* _Source text_
## Begin

I don’t think that you and I have the same idea of what “technical debt” is.

Technical debt is when you prioritize short-term gains and pay for it with additional maintenance burdens long-term. In my experience, Bazel adoption can be the opposite—replace your custom scripts with Bazel, make the investment now, and deal with less maintenance later.

I’ve dealt with some really painful in-house build systems, and migrated some of them to Bazel. That was paying off technical debt.


Oh, definitely. Painful in-house build systems are way more technical debt than a nice standardized one, so this could definitely be a winning move. Just remember that all code is still debt.


I'd like to share two responses to the sentence "all code is technical debt".

1. A user named gnus-migrate [1] says it well: "I think you completely misunderstood the concept of technical debt. It was just a metaphor created to explain to non-technical managers the need for refactoring. Saying all code is technical debt makes the term meaningless. / I think that you're saying that even clean code needs to be maintained. While that is true it has nothing to do with the idea of technical debt."

2. Eleenrood responds: "Actually it is logical consequence of Cunningham['s] idea. If you assume that overcomplicated solutions generate debt, you can also assume that best solution generate also some amount of debt. Just way smaller than non-optimal solutions. It actually simplify it, cause you don't have to come up with magical line between "debt clear code" and "code adding technical debt". Instead you weight code, which adds more technical debt than other. Your best solution in this case is the one with smallest technical debt weight."

I will admit my preference, at the start of writing this comment, was for the first. It just sees nicer to define perfect code as 0 technical debt, right?

On the other hand, I agree that all code has maintenance costs. (At the bare minimum, from time to time, someone has to read it to revel its perfection and convince themselves that it still remains untarnished given changing business requirements!) So, more points for definition #2.

Next, let's compare software development to factories and machines (what could go wrong with this metaphor?). Yes, running and maintaining factory equipment has ongoing costs. But I would not say that planning for maintenance costs is the same as incurring debt. Hmmm, more points for definition #1.

On the other hand, if a factory is given the choice between (a) buying outright and doing its own maintenance versus (b) renting equipment that includes both the cost of the equipment and the maintenance, you would expect in a perfect (idealized) market that both would cost the same. ... (Slight tangent: Accountants are sticklers about how companies account for costs. Some systems differ in how owned equipment and rented equipment are treated. I'm not expert, but I have a healthy, painful respect for these considerations.) ... All of which would suggest that sooner or later, one way or another, you have to pay for that maintenance. Call it a cost or call it debt, does it really matter? In both cases, if you want to make widgets, you have to pay it. So, points for definition #2 for acknowledging that code requires maintenance which, like it or not, implies a debt/cost.

So, I can see why people prefer either. I kind of like to embrace the tension, so I like both.

But if you need resolution, it can be found! :) The difference between these views is only a matter of the baseline.

    Another Arbitrary Table

                     technical debt    technical debt
    option           definition 1      definition two
    ------           --------------    --------------
    perfect code     0                 300
    imperfect code   400               700
In both cases, the net difference is 400.

Of course, this works for addition, but not so well for division. Since division by zero is undefined, I tend to prefer definition #2!

## End

* _Material shown_
## Begin

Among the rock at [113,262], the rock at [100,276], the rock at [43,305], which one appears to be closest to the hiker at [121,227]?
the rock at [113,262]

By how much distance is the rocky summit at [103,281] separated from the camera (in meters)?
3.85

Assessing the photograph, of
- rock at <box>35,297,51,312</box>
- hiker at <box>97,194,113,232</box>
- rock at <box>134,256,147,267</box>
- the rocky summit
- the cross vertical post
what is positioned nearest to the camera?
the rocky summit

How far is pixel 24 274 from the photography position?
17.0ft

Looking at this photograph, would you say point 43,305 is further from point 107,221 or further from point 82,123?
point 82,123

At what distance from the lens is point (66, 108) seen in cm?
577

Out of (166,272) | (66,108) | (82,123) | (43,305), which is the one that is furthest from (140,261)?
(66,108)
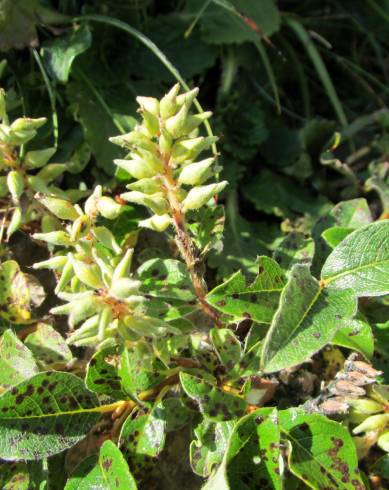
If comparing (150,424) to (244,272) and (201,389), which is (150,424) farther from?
(244,272)

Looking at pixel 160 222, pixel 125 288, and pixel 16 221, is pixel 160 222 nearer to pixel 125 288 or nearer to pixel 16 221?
pixel 125 288

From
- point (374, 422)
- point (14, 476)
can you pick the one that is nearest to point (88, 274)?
point (14, 476)

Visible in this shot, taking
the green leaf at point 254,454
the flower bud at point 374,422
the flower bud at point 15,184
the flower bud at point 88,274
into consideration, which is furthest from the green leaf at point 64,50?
the flower bud at point 374,422

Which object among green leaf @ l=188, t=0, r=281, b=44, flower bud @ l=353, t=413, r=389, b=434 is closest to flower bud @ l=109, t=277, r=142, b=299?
flower bud @ l=353, t=413, r=389, b=434

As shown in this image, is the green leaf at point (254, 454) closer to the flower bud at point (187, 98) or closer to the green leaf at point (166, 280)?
the green leaf at point (166, 280)

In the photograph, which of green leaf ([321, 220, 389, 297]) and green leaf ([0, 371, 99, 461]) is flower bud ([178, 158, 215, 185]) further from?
green leaf ([0, 371, 99, 461])

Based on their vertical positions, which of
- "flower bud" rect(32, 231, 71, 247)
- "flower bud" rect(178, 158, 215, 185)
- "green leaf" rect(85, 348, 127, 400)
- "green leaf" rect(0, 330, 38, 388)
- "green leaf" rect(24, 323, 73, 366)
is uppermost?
"flower bud" rect(178, 158, 215, 185)
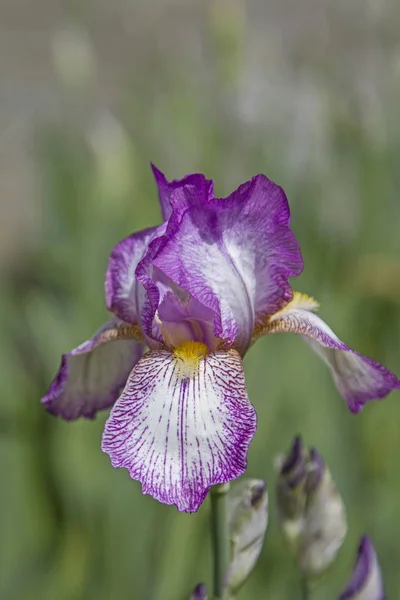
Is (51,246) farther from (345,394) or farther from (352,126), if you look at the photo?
(345,394)

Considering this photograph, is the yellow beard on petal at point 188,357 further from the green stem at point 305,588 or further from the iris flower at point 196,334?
the green stem at point 305,588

## End

* _Exercise_
Repeat exactly the part of the technical debt discussion above that opens with the words "I will admit" and closes with "technical debt, right?".

* _Exercise solution_
I will admit my preference, at the start of writing this comment, was for the first. It just sees nicer to define perfect code as 0 technical debt, right?